A token is whatever you want it to be. Traditionally (and for
good reasons), language specifications broke the analysis into
two parts: the first part broke the input stream into tokens,
and the second parsed the tokens. (Theoretically, I think you
can write any grammar in only a single level, without using
tokens—or what is the same thing, using individual
characters as tokens. I wouldn't like to see the results of
that for a language like C++, however.) But the definition of
what a token is depends entirely on the language you are
parsing: most languages, for example, treat white space as
a separator (but not Fortran); most languages will predefine
a set of punctuation/operators using punctuation characters, and
not allow these characters in symbols (but not COBOL, where
"abc-def" would be a single symbol). In some cases (including
in the C++ preprocessor), what is a token depends on context, so
you may need some feedback from the parser. (Hopefully not;
that sort of thing is for very experienced programmers.)

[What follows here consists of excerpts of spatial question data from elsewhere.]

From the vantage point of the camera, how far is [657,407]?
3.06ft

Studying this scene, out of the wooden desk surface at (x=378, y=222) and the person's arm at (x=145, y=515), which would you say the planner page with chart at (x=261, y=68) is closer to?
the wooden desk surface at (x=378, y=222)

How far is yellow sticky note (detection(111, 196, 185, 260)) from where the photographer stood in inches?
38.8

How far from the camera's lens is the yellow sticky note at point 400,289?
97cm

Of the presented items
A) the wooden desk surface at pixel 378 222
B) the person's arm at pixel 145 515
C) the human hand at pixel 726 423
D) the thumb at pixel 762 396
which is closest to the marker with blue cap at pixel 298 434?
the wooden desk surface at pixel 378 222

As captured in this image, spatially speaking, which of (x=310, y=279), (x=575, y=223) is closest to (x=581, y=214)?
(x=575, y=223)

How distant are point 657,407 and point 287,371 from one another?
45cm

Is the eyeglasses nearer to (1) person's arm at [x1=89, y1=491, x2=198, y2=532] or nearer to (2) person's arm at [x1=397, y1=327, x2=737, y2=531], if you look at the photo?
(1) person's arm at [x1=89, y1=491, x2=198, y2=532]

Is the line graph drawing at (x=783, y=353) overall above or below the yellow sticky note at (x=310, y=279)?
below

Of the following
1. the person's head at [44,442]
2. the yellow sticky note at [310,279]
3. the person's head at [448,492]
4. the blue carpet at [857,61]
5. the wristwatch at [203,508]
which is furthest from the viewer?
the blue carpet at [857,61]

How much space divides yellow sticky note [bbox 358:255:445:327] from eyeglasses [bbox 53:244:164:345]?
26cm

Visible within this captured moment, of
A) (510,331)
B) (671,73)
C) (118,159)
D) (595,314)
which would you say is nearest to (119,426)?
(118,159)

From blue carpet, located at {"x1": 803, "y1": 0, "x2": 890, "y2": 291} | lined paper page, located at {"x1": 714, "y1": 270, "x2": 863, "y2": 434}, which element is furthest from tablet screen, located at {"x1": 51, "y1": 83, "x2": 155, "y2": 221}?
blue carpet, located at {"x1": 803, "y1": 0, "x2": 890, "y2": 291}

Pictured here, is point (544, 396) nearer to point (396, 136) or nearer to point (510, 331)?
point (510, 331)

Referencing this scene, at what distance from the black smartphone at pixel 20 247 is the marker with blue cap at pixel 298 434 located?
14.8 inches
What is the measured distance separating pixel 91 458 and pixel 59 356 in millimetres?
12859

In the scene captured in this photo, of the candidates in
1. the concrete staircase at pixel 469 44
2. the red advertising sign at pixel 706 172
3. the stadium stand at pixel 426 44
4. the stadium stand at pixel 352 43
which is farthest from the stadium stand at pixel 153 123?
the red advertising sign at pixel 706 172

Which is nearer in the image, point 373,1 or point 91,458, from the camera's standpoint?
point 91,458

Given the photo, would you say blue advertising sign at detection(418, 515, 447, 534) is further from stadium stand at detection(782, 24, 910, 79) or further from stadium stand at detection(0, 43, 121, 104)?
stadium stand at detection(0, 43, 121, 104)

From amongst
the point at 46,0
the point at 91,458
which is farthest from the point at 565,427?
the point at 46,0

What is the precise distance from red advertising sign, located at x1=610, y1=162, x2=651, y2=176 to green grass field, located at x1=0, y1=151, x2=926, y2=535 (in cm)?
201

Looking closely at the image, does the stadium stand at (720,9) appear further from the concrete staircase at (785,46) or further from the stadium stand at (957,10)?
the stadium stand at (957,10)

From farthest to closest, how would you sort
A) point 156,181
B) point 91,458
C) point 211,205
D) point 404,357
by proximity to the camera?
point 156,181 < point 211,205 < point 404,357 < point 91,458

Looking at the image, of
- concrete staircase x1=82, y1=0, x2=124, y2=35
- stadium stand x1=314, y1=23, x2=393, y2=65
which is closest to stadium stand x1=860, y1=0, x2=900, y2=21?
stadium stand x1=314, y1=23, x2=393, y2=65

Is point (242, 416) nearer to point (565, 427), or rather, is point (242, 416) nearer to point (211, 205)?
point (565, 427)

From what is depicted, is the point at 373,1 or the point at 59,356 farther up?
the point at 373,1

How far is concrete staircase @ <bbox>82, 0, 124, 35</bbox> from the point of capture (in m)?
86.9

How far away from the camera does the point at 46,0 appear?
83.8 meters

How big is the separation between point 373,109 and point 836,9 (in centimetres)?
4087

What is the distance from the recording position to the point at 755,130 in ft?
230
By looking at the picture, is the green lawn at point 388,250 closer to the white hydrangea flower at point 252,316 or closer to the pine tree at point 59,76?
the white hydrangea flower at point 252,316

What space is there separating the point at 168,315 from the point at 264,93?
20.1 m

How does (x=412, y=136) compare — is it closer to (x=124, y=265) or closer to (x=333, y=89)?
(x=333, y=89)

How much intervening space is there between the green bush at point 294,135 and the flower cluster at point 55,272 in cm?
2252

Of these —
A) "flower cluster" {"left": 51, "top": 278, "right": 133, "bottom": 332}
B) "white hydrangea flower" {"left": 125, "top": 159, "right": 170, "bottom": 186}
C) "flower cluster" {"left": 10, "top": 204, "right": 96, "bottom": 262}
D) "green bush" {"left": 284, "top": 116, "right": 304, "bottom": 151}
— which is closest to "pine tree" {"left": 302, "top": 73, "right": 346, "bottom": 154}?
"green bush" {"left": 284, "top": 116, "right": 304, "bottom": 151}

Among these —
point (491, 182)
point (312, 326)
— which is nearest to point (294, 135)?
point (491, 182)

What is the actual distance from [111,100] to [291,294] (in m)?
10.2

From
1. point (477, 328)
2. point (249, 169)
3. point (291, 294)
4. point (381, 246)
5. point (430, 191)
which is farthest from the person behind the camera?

One thing is probably sure (unless each character is a token):
you'll have to read ahead in the stream. You typically can't
tell whether there are more tokens by just looking at a single
character. I've generally found it useful, in fact, for the
tokenizer to read a whole token at a time, and keep it until the
parser needs it. A function like hasMoreTokens
would in fact
scan a complete token.
(And while I'm at it, if source
is an istream
:
istream::peek
does not return a pointer, but an int
.)